Nitrite has been proposed as a potential therapeutic in the treatment of various diseases, including neonatal pulmonary hypertension, subarachnoid hemorrhage associated with vasospasm, and sickle cell disease underscoring the importance of exogenous sources of nitrite.21, 22 The use of inorganic nitrites precludes both controlled delivery and regulation of nitrite bioavailability and these drawbacks may limit its utility as a therapy. We propose the use of allylic nitro compounds as organic sources of nitrite as an initial strategy to solve the aforementioned problems.
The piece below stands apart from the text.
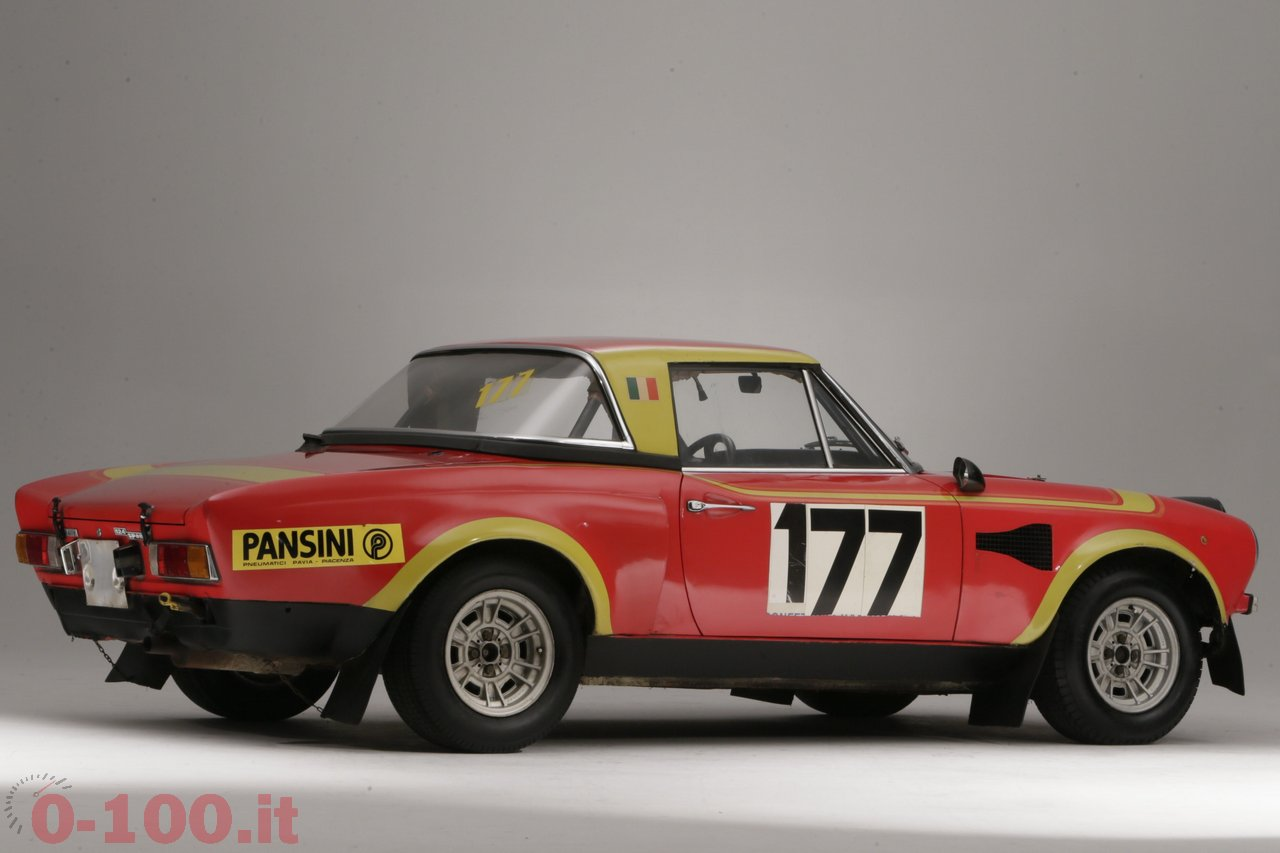 bonhams-at-goodwood-revival-2014-fiat-abarth-124-rally-coupe-competizione-1973_1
The development of organic donors will support our understanding of the underlying mechanisms of nitrite/nitric oxide biology. Furthermore, such compounds may form the basis of novel therapeutic agents and could provide access to versatile NO-based therapeutics including direct reduction to NO (path a, Scheme 1), conversion to S-nitrosothiols (path b, Scheme 1), and formation of iron nitrosylated heme proteins (path c, Scheme 1).
Scheme 1.

Organic nitro compounds present an attractive approach to access a range of nitrite release profiles through simple nucleophilic displacement of the nitro group. In the presence of soft nucleophiles, allylic nitro compounds undergo nucleophilic substitution of the nitro group, presumably accompanied by nitrite release (Scheme 2). 23, 24
Scheme 2.
Nucleophilic substitution of allylic nitro compounds
Allylic nitro compounds undergo regioselective nucleophilic substitution to directly form nitrite but not nitric oxide.23–25 The reactivity pattern of nitrite release may be modified by altering the nature and amount of nucleophile or the substitution around the carbon bearing the nitro group. We wish to describe results at developing allylic nitro compounds as sources of nitrite and nitric oxide through such substitution and reduction pathways, preliminary mechanistic studies, and the examination of the reactions of these compounds with hemoglobin.
Results and Discussion
Allylic nitro compounds 1, 2, and 3 were prepared from the corresponding ketones and nitromethane as previously described.24 Considering direct nucleophilic substitution (SN2) as a potential operating mechanism of nitrite release, the rate and amount of nitrite formed over time should decrease as the size of the α– substituent increases. In order to test this idea, compounds 4 and 5 with a methyl and ethyl group as geminal substituents on the C-nitro group were synthesized.24 Compound 6 was also prepared as a prototype to examine effects of electronic perturbation on nitrite release (Chart 1).24
Chart 1.
Some allylic nitro compounds as candidate nitrite donors.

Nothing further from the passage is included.